Fusing Recalibrated Features and Depthwise Separable Convolution for the Mangrove Bird Sound Classification
Proceedings of The Eleventh Asian Conference on Machine Learning, PMLR 101:924-939, 2019.
The bird community in the mangrove areas is an important component of the mangrove wetlands ecosystem and an indicator species for the assessment of the environmental health status of mangrove wetlands. The classification of bird species by the sound of bird in the mangrove areas has the advantages of less interference to the environment and wide monitoring range. In this paper, we propose a novel method that combines the feature recalibration mechanism with depthwise separable convolution for the mangrove bird sound classification. In the proposed method, we introduce Xception network in which depthwise separable convolution with lower parameter number and computational cost than traditional convolution can be stacked in a residual manner, as the baseline network.

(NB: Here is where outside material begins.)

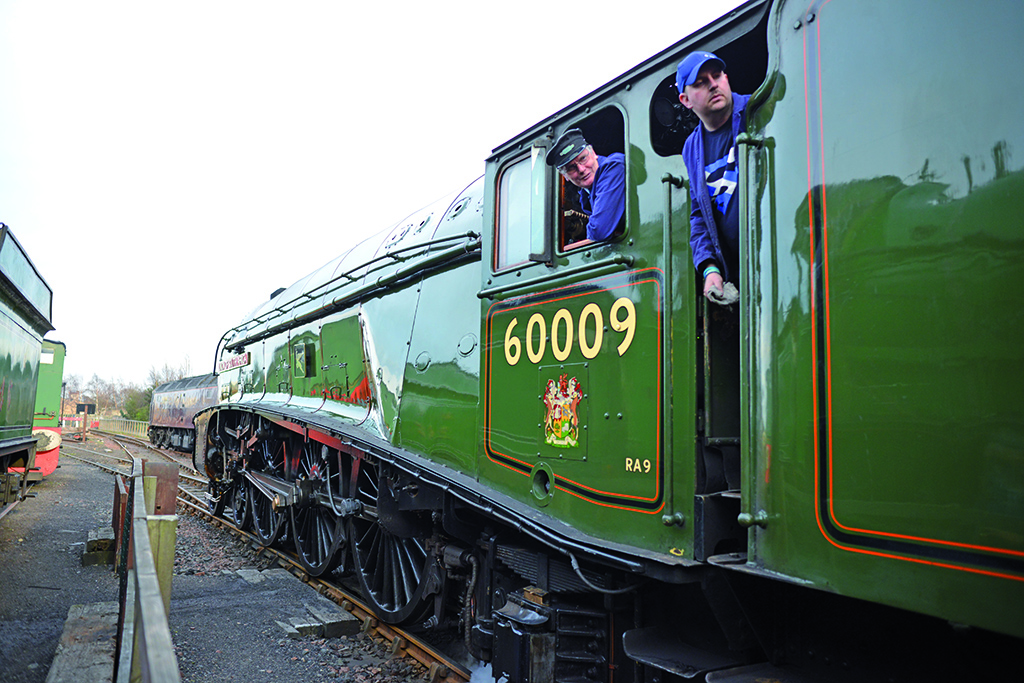 The drivers prepare
for the journey (Photo: Angus Blackburn)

And we fuse the feature recalibration mechanism into the depthwise separable convolution for actively learning the weights of the feature channels in the network layer, so that we can enhance the important features in bird sound signals to improve the performance of the classification. In the proposed method, firstly we extract three-channel log-mel features of the bird sound signals and we introduce the mixup method to augment the extracted features. Secondly, we construct the recalibrated feature maps including the different scales of information to get the classification results. To verify the effectiveness of the proposed method, we build a dataset with 9282 samples including 25 kinds of the mangrove birds such as Egretta alba, Parus major, Charadrius dubius, etc. habiting in the mangroves of Fangcheng Port of China, and execute the experiments on the built dataset. Furthermore, we also validate the adaptability of our proposed method on the dataset of TAU Urban Acoustic Scenes 2019, and achieve a better result.